Tell Me Why é o novo jogo narrativo do estúdio francês Don’t Nod Entertainment. Desde 2013, com o lançamento de Remember Me, o seu primeiro jogo, que o estúdio desenvolve jogos em torno de habilidades relacionadas com memórias e viagens no tempo para o passado (Vampyr foi a única excepção). Esta nova aventura gráfica, dividida em três episódios, é um regresso a território familiar tanto para o estúdio como para os seus fãs. Temos novamente um jogo altamente focado na narrativa, como já tinha acontecido em Life Is Strange, uma estrutura episódica, e personagens com habilidades especiais nas quais o jogo assenta as suas principais mecânicas.
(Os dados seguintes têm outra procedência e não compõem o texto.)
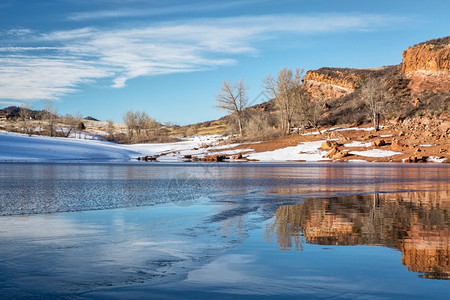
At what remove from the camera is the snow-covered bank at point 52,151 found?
5247cm

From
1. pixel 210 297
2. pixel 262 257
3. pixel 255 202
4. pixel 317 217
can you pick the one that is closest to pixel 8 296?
pixel 210 297

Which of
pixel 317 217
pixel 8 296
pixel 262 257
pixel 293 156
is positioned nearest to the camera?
pixel 8 296

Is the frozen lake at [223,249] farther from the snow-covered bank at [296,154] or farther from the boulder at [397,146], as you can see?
the snow-covered bank at [296,154]

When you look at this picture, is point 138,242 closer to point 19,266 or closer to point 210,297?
point 19,266

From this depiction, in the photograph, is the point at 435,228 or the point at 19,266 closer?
the point at 19,266

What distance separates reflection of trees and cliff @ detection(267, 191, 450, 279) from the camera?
605 cm

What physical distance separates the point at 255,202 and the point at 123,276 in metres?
7.74

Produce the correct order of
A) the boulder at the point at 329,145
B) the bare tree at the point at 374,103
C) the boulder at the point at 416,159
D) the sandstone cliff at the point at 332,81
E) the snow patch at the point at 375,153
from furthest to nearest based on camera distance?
the sandstone cliff at the point at 332,81
the bare tree at the point at 374,103
the boulder at the point at 329,145
the snow patch at the point at 375,153
the boulder at the point at 416,159

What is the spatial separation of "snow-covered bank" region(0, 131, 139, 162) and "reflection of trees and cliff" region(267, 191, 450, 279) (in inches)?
1766

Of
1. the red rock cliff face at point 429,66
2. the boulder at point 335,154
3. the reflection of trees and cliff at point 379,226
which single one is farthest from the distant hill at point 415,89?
the reflection of trees and cliff at point 379,226

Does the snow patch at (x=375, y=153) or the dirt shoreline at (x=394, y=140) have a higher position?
the dirt shoreline at (x=394, y=140)

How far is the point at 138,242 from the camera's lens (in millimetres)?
6898

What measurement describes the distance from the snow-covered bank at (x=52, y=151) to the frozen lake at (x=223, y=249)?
43.9 metres

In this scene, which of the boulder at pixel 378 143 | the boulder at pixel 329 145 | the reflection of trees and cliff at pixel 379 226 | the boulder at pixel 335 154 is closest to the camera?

Apesar destas semelhanças com os jogos anteriores, Tell Me Why é também um jogo muito diferente pelas temáticas abordadas. Este é o primeiro grande lançamento a colocar uma personagem trânsgénero no papel de protagonista. É verdade que têm havido um esforço colectivo da indústria para haver mais variedade nas personagens dos videojogos, mas muitas vezes a sua representação acaba por não ser a mais natural. Por vezes, parece até que é apenas um pâramatro numa grande checklist de coisas que os videojogos têm que ter na modernidade. Em Tell Me Why, felizmente isso não se verifica. O facto de um dos protagonistas ser trânsgénero não é o tema principal da história , mas está bem emaranhado na narrativa e no desenvolvimento da personagem (isto é, sentes que é parte integrante e não apenas um mero adereço para enfeitar).

Os gémeos Ronan

Alyson e Tyler são dois irmãos gémeos e os protagonistas de Tell Me Why. Separados quando ainda crianças depois de um evento traumático, voltam a reencontrar-se anos depois para regressar à casa onde cresceram, tratar de separar o lixo daquilo que lhes é valioso, e tratar de arranjar um vendedor para seguirem em diante com as suas vidas. Este regresso a casa leva inevitavelmente os irmãos a procurar respostas para coisas que aconteceram no passado. É aqui que entra uma das habilidades sobrenaturais da dupla, a capacidade de reviver e partilhar em tempo real memórias despoletadas por sítios onde já estiveram anteriormente.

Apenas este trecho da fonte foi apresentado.